Desearía
escribirte, para no olvidarte. Así podría llevarte a cualquier lugar. Vendrías
conmigo, en mi pequeño cuaderno, donde anoto aquellas cosas importantes que han
de sobrevivirme.
Podría
describir en él las curvas de tu figura. También escribiría sobre lo guapa que
estás cuando resaltas tu mirada con un poco de rímel y adornas tu sonrisa con
ese carmín rosado que sólo tú saber portar.
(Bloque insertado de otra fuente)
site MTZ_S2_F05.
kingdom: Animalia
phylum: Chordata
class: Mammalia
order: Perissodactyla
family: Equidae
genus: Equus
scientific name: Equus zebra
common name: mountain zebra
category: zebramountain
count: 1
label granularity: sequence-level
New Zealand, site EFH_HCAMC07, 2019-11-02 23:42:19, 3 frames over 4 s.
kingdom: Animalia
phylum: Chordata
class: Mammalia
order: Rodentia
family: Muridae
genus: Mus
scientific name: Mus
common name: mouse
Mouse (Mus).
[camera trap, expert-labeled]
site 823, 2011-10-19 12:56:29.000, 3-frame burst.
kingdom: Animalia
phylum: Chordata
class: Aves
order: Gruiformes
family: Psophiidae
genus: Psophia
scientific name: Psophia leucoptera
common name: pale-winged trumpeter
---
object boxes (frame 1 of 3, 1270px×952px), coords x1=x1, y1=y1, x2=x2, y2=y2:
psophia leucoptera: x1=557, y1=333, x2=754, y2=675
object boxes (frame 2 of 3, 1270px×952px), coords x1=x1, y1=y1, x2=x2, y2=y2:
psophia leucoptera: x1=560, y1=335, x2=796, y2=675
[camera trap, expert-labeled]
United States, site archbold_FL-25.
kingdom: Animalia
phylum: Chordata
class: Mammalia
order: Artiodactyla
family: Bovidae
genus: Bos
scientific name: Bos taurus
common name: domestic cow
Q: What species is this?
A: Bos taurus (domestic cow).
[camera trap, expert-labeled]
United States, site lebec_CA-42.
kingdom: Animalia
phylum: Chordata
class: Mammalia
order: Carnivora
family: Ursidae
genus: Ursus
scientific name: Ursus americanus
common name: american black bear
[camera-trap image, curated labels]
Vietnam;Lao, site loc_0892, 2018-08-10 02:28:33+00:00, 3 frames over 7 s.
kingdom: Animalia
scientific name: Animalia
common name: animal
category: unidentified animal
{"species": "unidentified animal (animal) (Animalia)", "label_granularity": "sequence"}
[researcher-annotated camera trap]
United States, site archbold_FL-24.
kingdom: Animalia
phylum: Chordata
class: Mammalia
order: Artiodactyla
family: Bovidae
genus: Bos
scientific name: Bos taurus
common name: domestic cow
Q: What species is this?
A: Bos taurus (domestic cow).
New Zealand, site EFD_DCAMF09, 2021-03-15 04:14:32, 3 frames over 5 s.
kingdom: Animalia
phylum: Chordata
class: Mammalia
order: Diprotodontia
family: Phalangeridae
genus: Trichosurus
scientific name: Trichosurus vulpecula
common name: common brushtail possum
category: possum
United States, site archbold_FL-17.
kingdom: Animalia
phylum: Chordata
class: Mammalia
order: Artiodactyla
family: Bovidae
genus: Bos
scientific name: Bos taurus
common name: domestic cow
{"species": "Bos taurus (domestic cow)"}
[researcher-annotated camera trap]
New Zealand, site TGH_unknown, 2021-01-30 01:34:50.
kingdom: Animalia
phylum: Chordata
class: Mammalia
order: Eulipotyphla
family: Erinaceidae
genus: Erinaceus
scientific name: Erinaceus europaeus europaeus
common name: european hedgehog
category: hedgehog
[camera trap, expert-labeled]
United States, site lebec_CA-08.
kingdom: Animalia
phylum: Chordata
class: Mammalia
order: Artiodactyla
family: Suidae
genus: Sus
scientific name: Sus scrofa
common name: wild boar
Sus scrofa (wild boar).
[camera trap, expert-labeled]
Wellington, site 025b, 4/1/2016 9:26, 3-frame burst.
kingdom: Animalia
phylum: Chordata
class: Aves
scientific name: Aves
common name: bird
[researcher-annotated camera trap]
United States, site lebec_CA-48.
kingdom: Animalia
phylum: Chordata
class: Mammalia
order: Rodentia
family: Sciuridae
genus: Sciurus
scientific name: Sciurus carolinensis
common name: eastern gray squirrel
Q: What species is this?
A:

Además, quizá habría sitio también
para apuntar que tus ojos son del mismo color que el cielo, o que el olor de tu
melena me recuerda al dulzor característico de los mejores melocotones —esos
que devorábamos sentados a los pies de aquel gran árbol, junto al riachuelo que
pasaba cerca de tu casa.
Sin embargo,
lo que aquellas páginas podrían poseer a penas si serían una leve imagen de lo
que eres. En él no entrarían ni la suavidad de tus caricias (aquellas que tanto
enrizaban mis vellos), ni tampoco la profundidad de tu mirada, que a veces era
terrorífica y otras tantas, tranquilizadora. Claro que, no entrarán porque
falte espacio, sino más bien porque irradias demasiada vida.
Ojalá
pudiera escribirte, así podrías acompañarme siempre. Pero se escribe solamente
a los muertos, para no olvidarlos. Y tú estás todavía viva. O eso creo. De
hecho, estoy seguro de que eres inmortal. Así pues, ojalá me guardes tú, aunque
eso signifique mi muerte; porque así yo también seré inmortal. Al menos seguiré
existiendo hasta que tu tiempo aquí finalice y continúes mi viaje, o decidas
que ya es hora de enterrarme para siempre.